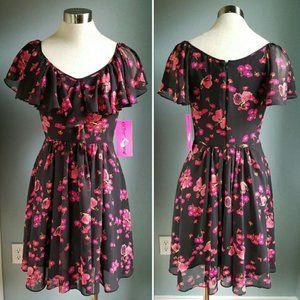 *NEW* Betsey Johnson Flutter Sleeve Floral Dress 2
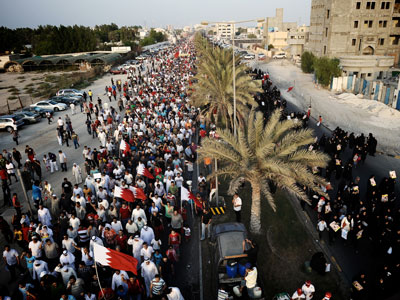Thousands swamp Bahrain highway in first legal 'Freedom and Democracy' demo in weeks (PHOTOS)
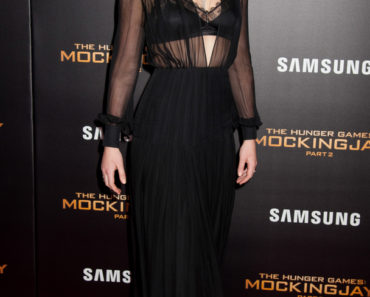 "11/18/2015 - Jennifer Lawrence - ""The Hunger Games: Mockingjay - Part 2"" New York City Premiere - Arrivals - AMC Loews Lincoln Square 13 Theater - New York City, NY, USA - Keywords: Vertical, Film Industry, Film Premiere, Movie Premiere, Portrait, Photography, Fashion, Red Carpet Event, Arts Culture and Entertainment, Attending, Celebrities, Lions Gate Films, Lionsgate Films, Celebrity, Person, People Orientation: Portrait Face Count: 1 - False - Photo Credit: Janet Mayer / PRPhotos.com - Contact (1-866-551-7827) - Portrait Face Count: 1"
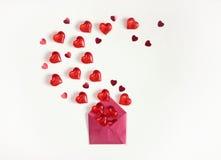 Предпосылка, конверт, сердца и confetti дня ` s валентинки Стоковая Фотография RF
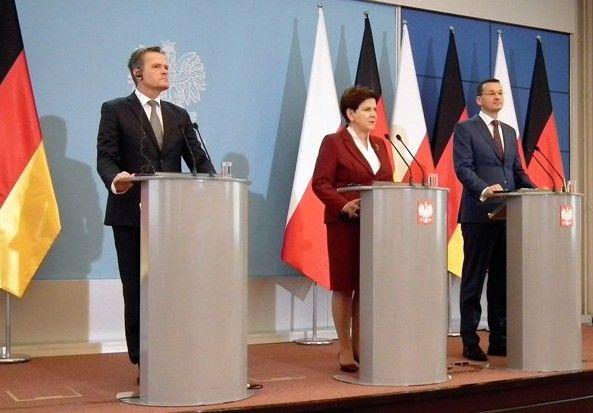 Od lewej: Markus Schäfer, członek zarządu Mercedes-Benz Cars ds. zarządzania produkcją i łańcuchem dostaw; Beata Szydło, premier RP; Mateusz Morawiecki, wicepremier i minister rozwoju.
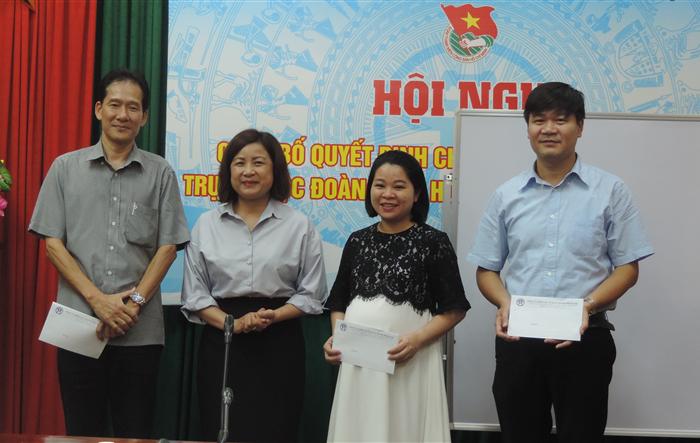 Đảng ủy Khối các cơ quan T.P Hà Nội tặng quà đảng viên là thân nhân gia đình chính sách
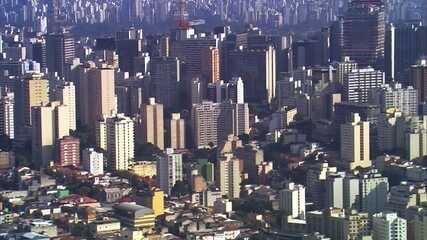 Reportagem de 2017 fala sobre alta no número de pessoas trabalhando como síndico em São Paulo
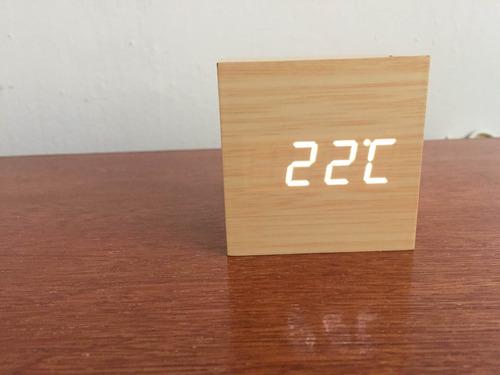 reloj tipo bambu minimalista elegante fecha temperatura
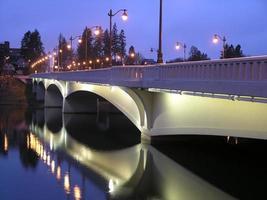 puente nocturno foto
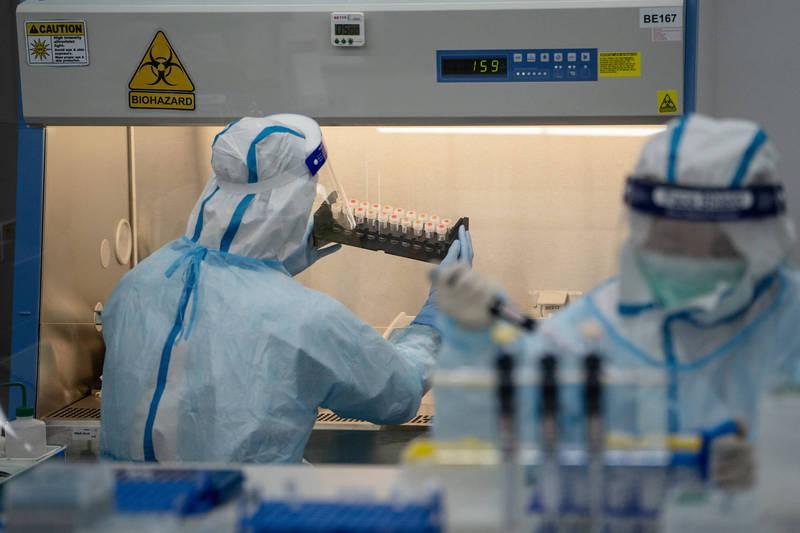 美國、英國等多個西方國家指稱武漢肺炎是「中國實驗室人造生化武器。」,示意圖。(彭博)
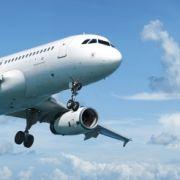 27-jähriger Passagier uriniert auf Fluggäste und Gepäck (Foto)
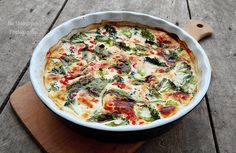 Vkusnoteka: fritatta with broccoli, spinach and red peppers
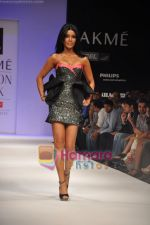 Koena Mitra walks the ramp for Rajat Tangri Show at Lakme Winter fashion week day 3 on 19th Sept 2010 (4).JPG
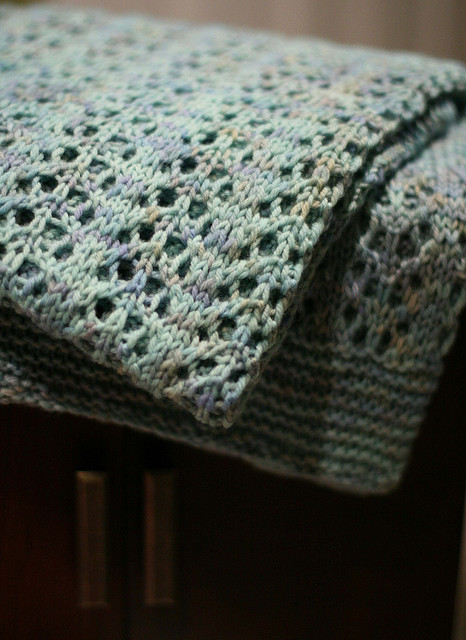 Easy Knit Lace Blanket : Knitionary: easy and free: simply beautiful baby blankets ...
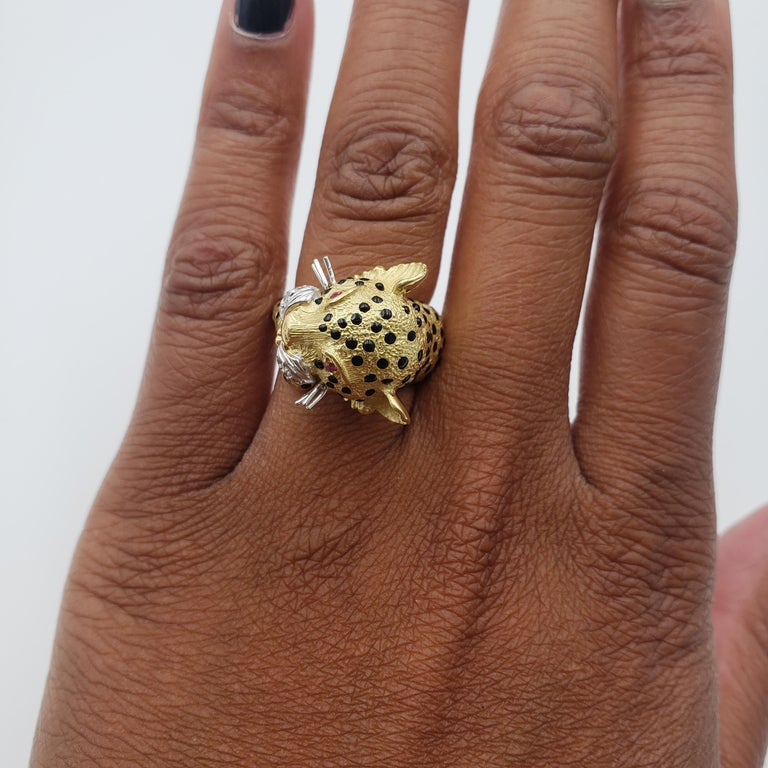 Yellow Gold and Enamel Leopards Head Ring For Sale 2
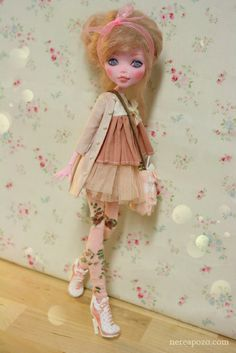 Becky Rose - OOAK Draculaura custom repaint Monster High doll by Nerea Pozo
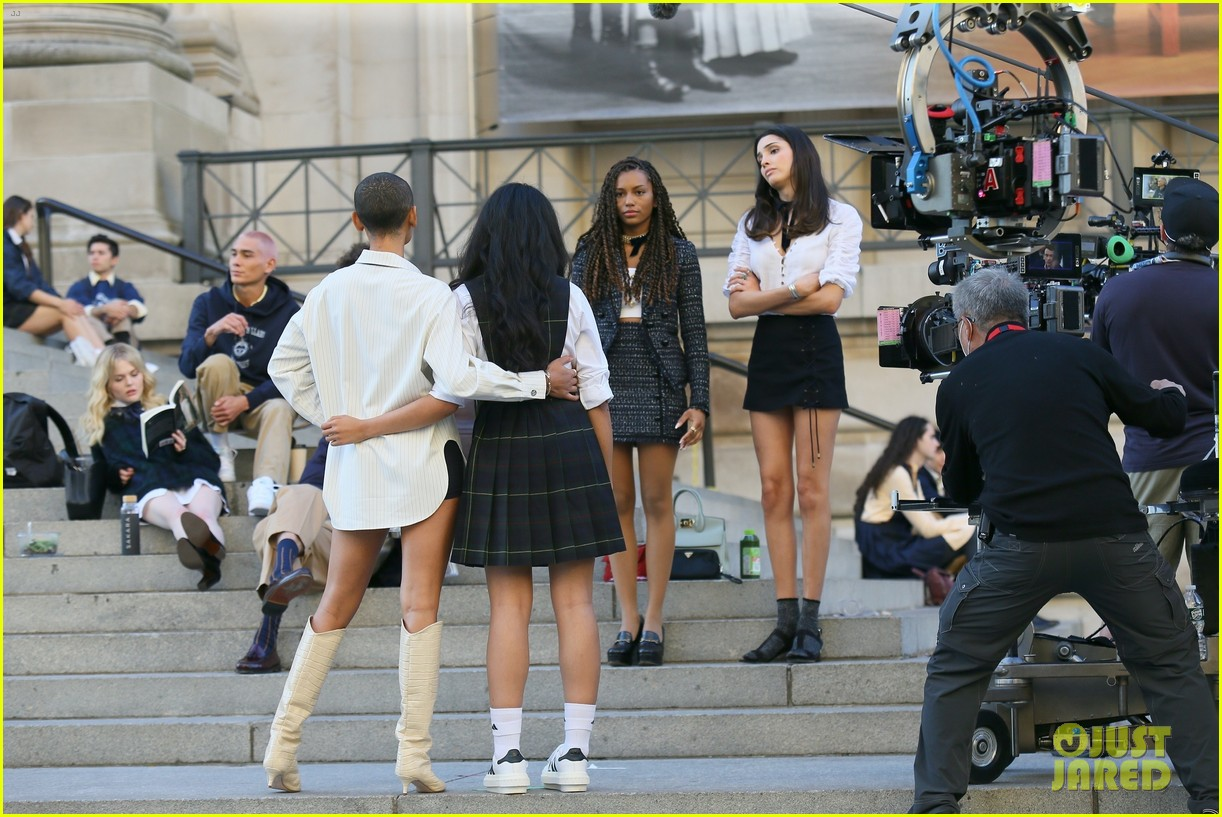 you have to see these new pics of thomas doherty gossip girl cast filming on the steps 024499442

========

→ Task details
Range to copy from the listing above: the line with "puente nocturno foto" through the line with "Yellow Gold and". Transcribe it exactly and skip the pictures.

→ Exercise result
 puente nocturno foto
 美國、英國等多個西方國家指稱武漢肺炎是「中國實驗室人造生化武器。」,示意圖。(彭博)
 27-jähriger Passagier uriniert auf Fluggäste und Gepäck (Foto)
 Vkusnoteka: fritatta with broccoli, spinach and red peppers
 Koena Mitra walks the ramp for Rajat Tangri Show at Lakme Winter fashion week day 3 on 19th Sept 2010 (4).JPG
 Easy Knit Lace Blanket : Knitionary: easy and free: simply beautiful baby blankets ...
 Yellow Gold and Enamel Leopards Head Ring For Sale 2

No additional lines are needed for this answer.